The second largest group are Image Seekers (20% of consumers). They

  • View wine as a status symbol
  • Are just discovering wine and have a basic knowledge of it
  • Like to be the first to try a new wine, and are open to innovative packaging
  • Prefer Merlot as their No. 1 most-purchased variety; despite “Sideways,” Pinot Noir is not high on their list
  • Use the Internet as key information source, including checking restaurant wine lists before they dine out so they can research scores
  • Millennials and males often fall into this category.

Traditionalists (16% of consumers)

  • Enjoy wines from established wineries
  • Think wine makes an occasion more formal, and prefer entertaining friends and family at home to going out
  • Like to be offered a wide variety of well known national brands
  • Won’t often try new wine brands
  • Shop at retail locations that make it easy to find favorite brands.
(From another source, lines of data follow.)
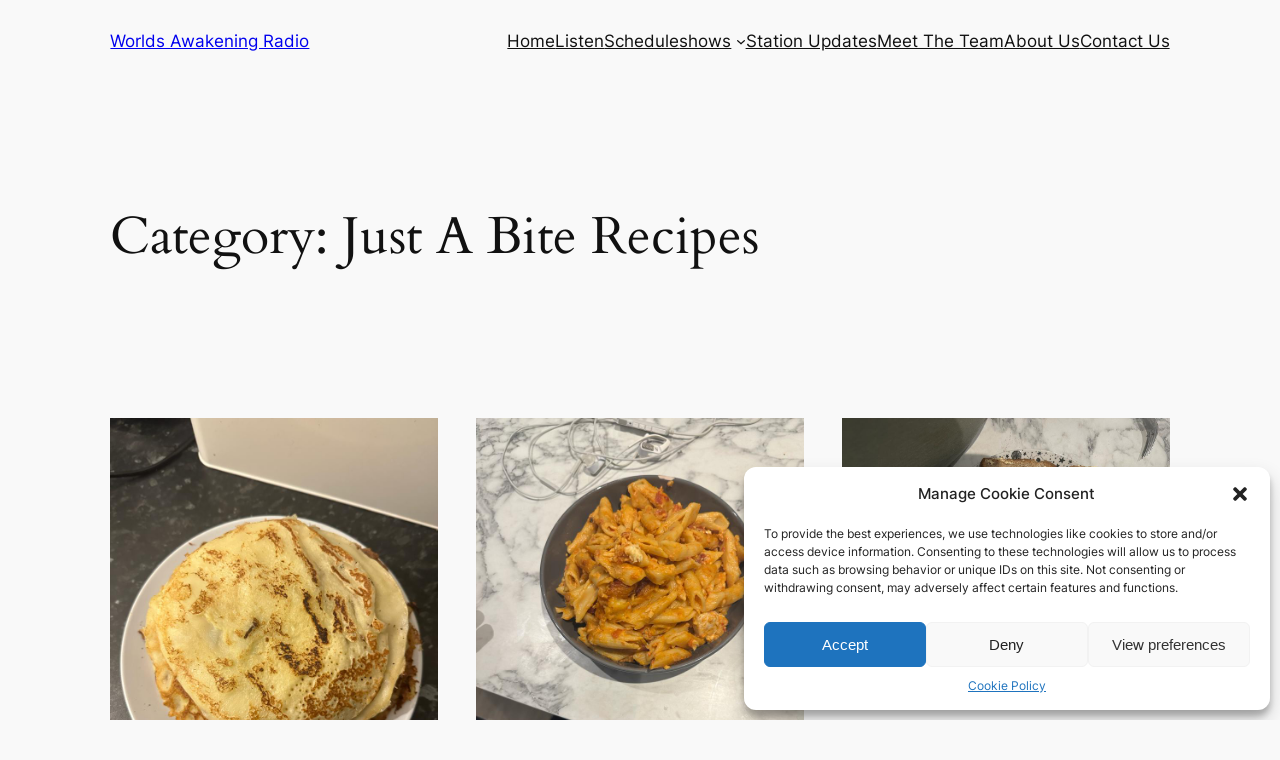

--- FILE ---
content_type: text/css
request_url: https://worldsawakening.com/wp-content/plugins/now-playing-widget-fuer-azuracast-stationen/assets/css/azuracast-widget.css?ver=2.0.4
body_size: 669
content:
.acnp {
    display: flex;
    align-items: stretch;
    align-content: flex-start;
    flex-direction: column;
}

.acnp_cover {
    display: inline-flex;
    order: 1;
    vertical-align: top;
    justify-content: space-between;
    align-self: center;
    margin: 0 0 10px 0;
}

.acnp_cover img {
    height: 100px;
    width: 100px;
}

.acnp_text {
    order: 2;
    text-align: center;
    flex-grow: 3;
}

.acnp_prefix {
    font-weight: bold;
}

.acnp_cta {
    order: 3;
}

.acnp_cta input {
    width: 100%;
    white-space: nowrap;
    margin: 10px 0 0 0;
}

.acnp_prefix
.acnp_title,
.acnp_cta {
    width: 100%;
}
The Savy Shoppers (16% of consumers)

  • Enjoy shopping for wine and discovering new varietal s on their own
  • Have a few favorite wines to supplement new discoveries
  • Shop in a variety of stores each week to find best deals, and like specials and discounts
  • Are heavy coupon users, and know what’s on sale before they walk into a store
  • Typically buy a glass of the house wine when dining out, due to the value.

Satisfied Sippers make up 14% of consumers. They

  • Don’t know much about wine, just know what they like to drink
  • Typically buy the same brand–usually domestic–and consider wine an everyday beverage
  • Don’t enjoy the wine-buying experience, so buy 1.5L bottles to have more wine on hand
  • Second-largest category of warehouse shoppers, buying 16% of their wine in club stores
  • Don’t worry about wine and food pairing
  • Don’t dine out often, but likely to order the house wine when they do.

And, finally, Wine Enthusiasts are the smallest group, accounting for just 12% of all wine buyers. They

  • Entertain at home with friends, and consider themselves knowledgeable about wine
  • Live in cosmopolitan centers, affluent suburban spreads or comfortable country settings
  • Like to browse the wine section, publications, and are influenced by wine ratings and reviews
  • 47% buy wine in 1.5L size as “everyday wine” to supplement their “weekend wine”
  • 98% buy wine over $6 per bottle, which accounts for 56% of what they buy on a volume basis.

The Fortune at the Bottom of the Pyramid

Not surprisingly, Wine Enthusiasts and Image Seekers account for nearly half of all wine sales while Overwhelmed consumers purchase disproportionately little wine. While wine magazines find a ready market at the top of the pyramid, retailers and wine companies probably view the Overwhlemed as the potential “fortune at the bottom of the pyramid.” There is a lot of money that can be made if wine can be simplified (or these consumers educated) so that they move up the wine buying ladder.

Visitors to The Wine Economists seem to fall into three of Constellation’s categories: Enthusiasts, Image Seekers and the Overwhelmed based upon the limited and superficial “most popular post” data reported here. It will be interesting to track further Project Genome results as they are released and to see how Constellation Brands uses this information in its wine market strategies.